Leaving Salem

Jesus said the worship demanded by God is worship that is “in spirit and in truth.” Now there is a phrase worth taking some time with: Spirit and truth.

True worship, as defined by Jesus is a connection of the inner person with God of the universe. It is a deeply spiritual phenomenon. True worship reaches into the mental, emotional, and the psychological elements of who we are – into the spirit.

Worship goes beyond lifting our voices in song, raising our hands, preaching sermons, or reading the creeds. It is internal, something deeply contemplative.

And it is truth. A better translation might be “sincerity” or “genuineness.” Jesus isn’t saying that our concept of God must be exactly right or completely accurate when we come to worship. It never will be, for all we have are our limited words and ideas to explain him.

But he is saying that true worship, the true worshipper, must approach God with the purest of motives. He or she must come to God with all sincerity and authenticity, laid bare before the God of creation.

The prophet Malachi echoed this theme. God, speaking through the prophet said, “My name will be great among the nations, in every place incense and pure offerings will be brought to my name.”

In other words, the heathen gathered around a primitive camp fire who is truly seeking God, has truly worshipped, more so that many of us who gather in Christian churches with all the proper instruction and instruments of worship around us.

Why? Because of the sincerity of heart and the pure passion that drives his worship. If we cannot come to God with sincere hearts, then it would be better, in God’s opinion, to turn out the lights and lock the doors of our sanctuaries.

So no, it’s not about having a polished order of service. It doesn’t really matter if we have a TV-worthy production for those who come to sit in the pews each week. Worship is not meant to be performance driven or entertainment driven.

Worship is an act of communion between spirits, the spirit within us, communing with each other and with God. Our worship might be a bit rough sometimes. The order of worship might be crooked. We might sing off-key. That’s OK as long as it is all incredibly honest.

For in that honesty and truthfulness we reach into the heart of God and him into ours. We are touched at a level and depth that mere music, words, or pageantry can even come close.

One Sunday morning an old cowboy entered a church just before services began. The cowboy wore tattered jeans, a denim shirt, and boots with very little shine left on them. In his hand he had a much loved, much read, but worn-out Bible.

The church he entered was upscale in an exclusive part of town. It was the largest and most beautiful building the old man had ever seen. The people seated in the pews were all dressed in expensive clothes and jewelry, and they had expensive cars in the parking lot.

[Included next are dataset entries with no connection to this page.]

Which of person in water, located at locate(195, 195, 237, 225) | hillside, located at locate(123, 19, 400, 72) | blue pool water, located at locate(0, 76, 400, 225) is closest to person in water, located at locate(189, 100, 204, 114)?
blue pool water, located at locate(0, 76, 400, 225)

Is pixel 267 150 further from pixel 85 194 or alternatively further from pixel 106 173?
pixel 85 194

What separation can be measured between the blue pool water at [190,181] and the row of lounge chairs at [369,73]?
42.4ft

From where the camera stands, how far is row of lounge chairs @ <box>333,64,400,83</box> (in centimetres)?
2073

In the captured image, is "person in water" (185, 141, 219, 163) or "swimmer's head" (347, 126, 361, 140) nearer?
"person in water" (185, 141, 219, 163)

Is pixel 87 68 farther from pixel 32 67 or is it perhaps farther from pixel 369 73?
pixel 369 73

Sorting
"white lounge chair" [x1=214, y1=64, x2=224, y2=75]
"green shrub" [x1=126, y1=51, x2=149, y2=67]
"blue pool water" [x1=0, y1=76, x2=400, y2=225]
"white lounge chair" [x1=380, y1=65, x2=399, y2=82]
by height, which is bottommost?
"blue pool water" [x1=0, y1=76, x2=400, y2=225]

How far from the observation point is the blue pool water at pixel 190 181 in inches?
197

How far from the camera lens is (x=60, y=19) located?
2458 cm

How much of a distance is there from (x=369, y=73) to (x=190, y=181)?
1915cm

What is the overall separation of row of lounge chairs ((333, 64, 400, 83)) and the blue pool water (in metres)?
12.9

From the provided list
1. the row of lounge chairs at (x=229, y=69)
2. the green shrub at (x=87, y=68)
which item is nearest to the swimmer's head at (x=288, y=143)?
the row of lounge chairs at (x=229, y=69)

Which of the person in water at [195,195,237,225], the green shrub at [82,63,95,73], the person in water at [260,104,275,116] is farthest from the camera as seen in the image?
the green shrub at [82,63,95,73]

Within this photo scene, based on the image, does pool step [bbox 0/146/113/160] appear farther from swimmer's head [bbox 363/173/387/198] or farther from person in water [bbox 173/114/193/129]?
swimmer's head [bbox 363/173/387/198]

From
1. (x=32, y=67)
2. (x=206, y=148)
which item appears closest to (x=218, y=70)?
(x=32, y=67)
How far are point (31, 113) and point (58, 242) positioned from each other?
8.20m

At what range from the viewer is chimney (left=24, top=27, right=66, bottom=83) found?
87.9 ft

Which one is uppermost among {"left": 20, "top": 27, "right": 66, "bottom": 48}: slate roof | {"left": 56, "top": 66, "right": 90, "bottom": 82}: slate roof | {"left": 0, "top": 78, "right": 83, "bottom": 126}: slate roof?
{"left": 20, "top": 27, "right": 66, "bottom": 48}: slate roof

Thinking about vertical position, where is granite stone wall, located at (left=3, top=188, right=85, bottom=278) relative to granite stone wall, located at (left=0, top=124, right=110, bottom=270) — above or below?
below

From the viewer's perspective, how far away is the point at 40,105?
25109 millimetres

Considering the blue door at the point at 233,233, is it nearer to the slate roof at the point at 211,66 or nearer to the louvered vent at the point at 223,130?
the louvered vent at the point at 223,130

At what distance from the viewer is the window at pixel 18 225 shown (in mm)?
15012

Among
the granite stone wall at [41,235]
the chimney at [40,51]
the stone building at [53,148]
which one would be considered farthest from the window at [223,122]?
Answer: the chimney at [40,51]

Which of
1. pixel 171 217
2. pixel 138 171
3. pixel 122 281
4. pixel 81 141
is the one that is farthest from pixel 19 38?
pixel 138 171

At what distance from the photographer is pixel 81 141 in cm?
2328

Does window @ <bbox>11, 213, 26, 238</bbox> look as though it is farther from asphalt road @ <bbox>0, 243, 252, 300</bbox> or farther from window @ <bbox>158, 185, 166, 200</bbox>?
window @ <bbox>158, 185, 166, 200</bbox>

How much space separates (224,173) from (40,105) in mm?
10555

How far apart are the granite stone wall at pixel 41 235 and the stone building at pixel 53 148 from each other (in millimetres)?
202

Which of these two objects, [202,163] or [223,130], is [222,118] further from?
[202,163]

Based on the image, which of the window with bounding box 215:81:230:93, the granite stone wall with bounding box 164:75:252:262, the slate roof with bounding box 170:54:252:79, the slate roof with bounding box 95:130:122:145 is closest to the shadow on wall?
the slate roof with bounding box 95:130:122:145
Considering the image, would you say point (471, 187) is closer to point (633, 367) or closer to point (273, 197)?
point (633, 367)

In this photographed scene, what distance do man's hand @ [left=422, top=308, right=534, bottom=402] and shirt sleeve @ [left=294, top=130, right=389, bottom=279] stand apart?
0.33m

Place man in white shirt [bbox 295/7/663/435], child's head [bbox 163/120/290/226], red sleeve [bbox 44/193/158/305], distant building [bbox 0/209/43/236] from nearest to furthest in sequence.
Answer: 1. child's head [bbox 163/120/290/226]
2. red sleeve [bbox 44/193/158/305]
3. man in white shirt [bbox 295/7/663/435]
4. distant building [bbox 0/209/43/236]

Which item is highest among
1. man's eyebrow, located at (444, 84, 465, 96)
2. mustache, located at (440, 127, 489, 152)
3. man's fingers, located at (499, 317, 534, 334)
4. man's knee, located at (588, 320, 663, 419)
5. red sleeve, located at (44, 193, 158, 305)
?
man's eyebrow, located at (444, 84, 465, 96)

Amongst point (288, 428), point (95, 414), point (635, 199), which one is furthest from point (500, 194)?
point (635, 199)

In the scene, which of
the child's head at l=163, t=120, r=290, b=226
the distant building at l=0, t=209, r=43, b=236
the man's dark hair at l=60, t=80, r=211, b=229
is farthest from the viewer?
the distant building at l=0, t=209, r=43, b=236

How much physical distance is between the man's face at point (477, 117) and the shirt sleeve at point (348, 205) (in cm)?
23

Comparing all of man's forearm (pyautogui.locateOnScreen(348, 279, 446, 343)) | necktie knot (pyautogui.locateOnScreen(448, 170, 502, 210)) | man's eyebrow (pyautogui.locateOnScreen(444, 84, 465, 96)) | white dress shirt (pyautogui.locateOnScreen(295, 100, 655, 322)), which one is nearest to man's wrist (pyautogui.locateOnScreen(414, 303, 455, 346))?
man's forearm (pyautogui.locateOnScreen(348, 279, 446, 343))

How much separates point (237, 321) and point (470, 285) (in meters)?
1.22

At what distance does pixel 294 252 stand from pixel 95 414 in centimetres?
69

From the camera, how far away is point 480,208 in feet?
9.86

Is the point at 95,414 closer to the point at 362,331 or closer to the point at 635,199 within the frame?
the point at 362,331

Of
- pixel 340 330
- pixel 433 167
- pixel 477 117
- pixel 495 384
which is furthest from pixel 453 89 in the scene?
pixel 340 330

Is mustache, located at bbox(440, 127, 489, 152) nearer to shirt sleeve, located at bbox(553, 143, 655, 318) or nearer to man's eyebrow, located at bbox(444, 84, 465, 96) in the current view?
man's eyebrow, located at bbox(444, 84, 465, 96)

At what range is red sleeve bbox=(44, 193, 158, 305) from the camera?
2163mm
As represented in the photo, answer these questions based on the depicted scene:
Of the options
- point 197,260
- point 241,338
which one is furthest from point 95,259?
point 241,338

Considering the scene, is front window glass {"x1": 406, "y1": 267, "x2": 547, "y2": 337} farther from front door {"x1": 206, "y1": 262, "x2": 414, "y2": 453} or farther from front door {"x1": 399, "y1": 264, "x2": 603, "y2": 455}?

When he sat down, others moved away from him and watched him with a cautious eye. They were appalled at his dress and apparent disrespect. The service began with incredible music and beautiful liturgy. The pastor preached his sermon with a degree of professionalism learned only from many years behind the pulpit.

As the old cowboy was leaving the church the pastor approached him and asked the cowboy to do him a favor: “Before you come back here again, have a talk with God and ask him what he thinks would be the appropriate attire for worship.” The old cowboy assured the pastor he would do exactly that.

The next Sunday the cowboy returned wearing the same tattered jeans, denim shirt, dirty boots, and carrying the same worn Bible. Again, he was shunned and ignored. The pastor approached and said, “I thought I asked you to speak to God before you came back to our church.”

“Well, I did,” said the old cowboy.

“If you spoke to God, what did he tell you the proper attire should be for worshiping here?” the pastor asked.

The cowboy answered, “Well sir, God told me that he didn’t have a clue what I should wear. He said he’d never been in this church before.”